Riassunto:
"...a truly great poet, one in whom the lyrical image-maker and the critical human intelligence dealing with the tragic twentieth century are utterly fused, as they so rarely are . . . The quality of the translation is such that it is hard to remember the poems were not first written in English, even though one is always aware of Radnoti's vision as European and of his locus as Hungary."--Denise Levertov
The Hungarian Jewish poet Miklos Radnoti (1909-1944) was also a prolific translator and editor who wrote some of his greatest poems in the labor camps and copper mines of Yugoslavia before being killed by the Nazis. Leaving behind a body of work that ranks with the classics of Hungarian verse, his influence is now being felt among a younger generation. In 1946, Radnoti's body was exhumed from a mass grave by his wife who found a notebook of his poems (many of which were addressed to her) in his coat pocket.
L'autore:
In 1946, when MIKLOS RADNOTI'S wife found his body, in the pockets of his trenchcoat was a notebook that contained all the poems the great Hungarian poet had written during his internment at a copper mine in Bor, Yugoslavia.
Radnoti was born a twin in Hungary in 1909. After receiving his diploma from the University of Szeged, he went to Budapest to teach, but despite his qualifications he was never appointed to the positions he deserved because he was a Jew. He spent some time in Paris (where he began writing the first pomes for Clouded Sky), supported himself by translating and published many of his poems in major literary periodicals.
With other "progressive" intellectuals, Radnoti was at the center of opposition to the "conservative" regime of Regent Miklos Horthy, which allied itself with the Nazis in World War II. Beginning in 1940, he was sent to a number of forced labor camps.
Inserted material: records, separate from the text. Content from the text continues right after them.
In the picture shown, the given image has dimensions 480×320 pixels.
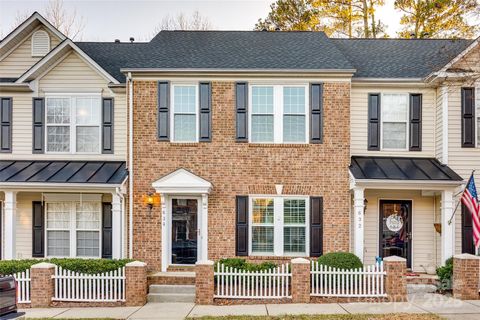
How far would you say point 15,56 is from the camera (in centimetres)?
1463

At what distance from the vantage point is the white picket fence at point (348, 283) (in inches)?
419

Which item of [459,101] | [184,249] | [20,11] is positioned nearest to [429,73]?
[459,101]

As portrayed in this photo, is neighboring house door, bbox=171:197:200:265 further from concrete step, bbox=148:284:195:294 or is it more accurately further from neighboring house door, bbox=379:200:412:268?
neighboring house door, bbox=379:200:412:268

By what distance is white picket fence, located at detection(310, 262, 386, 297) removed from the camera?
419 inches

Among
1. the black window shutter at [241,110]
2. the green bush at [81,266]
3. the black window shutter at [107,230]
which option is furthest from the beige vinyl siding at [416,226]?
the black window shutter at [107,230]

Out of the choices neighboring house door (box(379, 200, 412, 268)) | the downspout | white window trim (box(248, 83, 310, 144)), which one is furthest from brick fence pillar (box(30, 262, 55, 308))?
neighboring house door (box(379, 200, 412, 268))

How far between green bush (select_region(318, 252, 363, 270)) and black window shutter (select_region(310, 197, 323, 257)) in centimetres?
94

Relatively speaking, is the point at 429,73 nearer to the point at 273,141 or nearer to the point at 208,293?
the point at 273,141

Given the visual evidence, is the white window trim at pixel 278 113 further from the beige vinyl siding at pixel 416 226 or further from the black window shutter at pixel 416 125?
the black window shutter at pixel 416 125

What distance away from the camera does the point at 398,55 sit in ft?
50.2

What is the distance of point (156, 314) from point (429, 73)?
11.0 meters

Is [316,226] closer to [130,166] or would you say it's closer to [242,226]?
[242,226]

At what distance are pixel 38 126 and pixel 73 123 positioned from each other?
3.76ft

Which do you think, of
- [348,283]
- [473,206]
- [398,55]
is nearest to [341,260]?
[348,283]
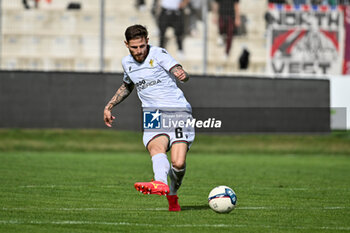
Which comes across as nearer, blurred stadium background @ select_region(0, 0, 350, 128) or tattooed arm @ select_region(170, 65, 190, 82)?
tattooed arm @ select_region(170, 65, 190, 82)

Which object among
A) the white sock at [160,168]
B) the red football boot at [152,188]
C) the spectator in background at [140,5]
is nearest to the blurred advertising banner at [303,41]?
the spectator in background at [140,5]

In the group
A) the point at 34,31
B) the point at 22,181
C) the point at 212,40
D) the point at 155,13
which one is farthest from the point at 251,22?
the point at 22,181

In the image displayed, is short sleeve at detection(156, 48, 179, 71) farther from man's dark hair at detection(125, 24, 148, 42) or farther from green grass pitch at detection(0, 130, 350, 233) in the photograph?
green grass pitch at detection(0, 130, 350, 233)

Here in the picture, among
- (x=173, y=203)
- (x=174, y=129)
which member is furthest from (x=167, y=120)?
(x=173, y=203)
At one point he worked along the Ukrainian front, arming and disarming explosives; finally in 1944 he was taken to Bor, southeast of the Hungarian border. From there, the Fascists drove him and the rest of the prisoners across Hungary to the town of Abda, in the northwest of the country, where, no longer useful, the workers were beaten to death and thrown into a mass grave.
Surviving prisoners had smuggled copies of his poems out of the camp, but the five written in his last days, "Roots" and postcards 1 through 4, were unknown until his wife discovered them in his grave.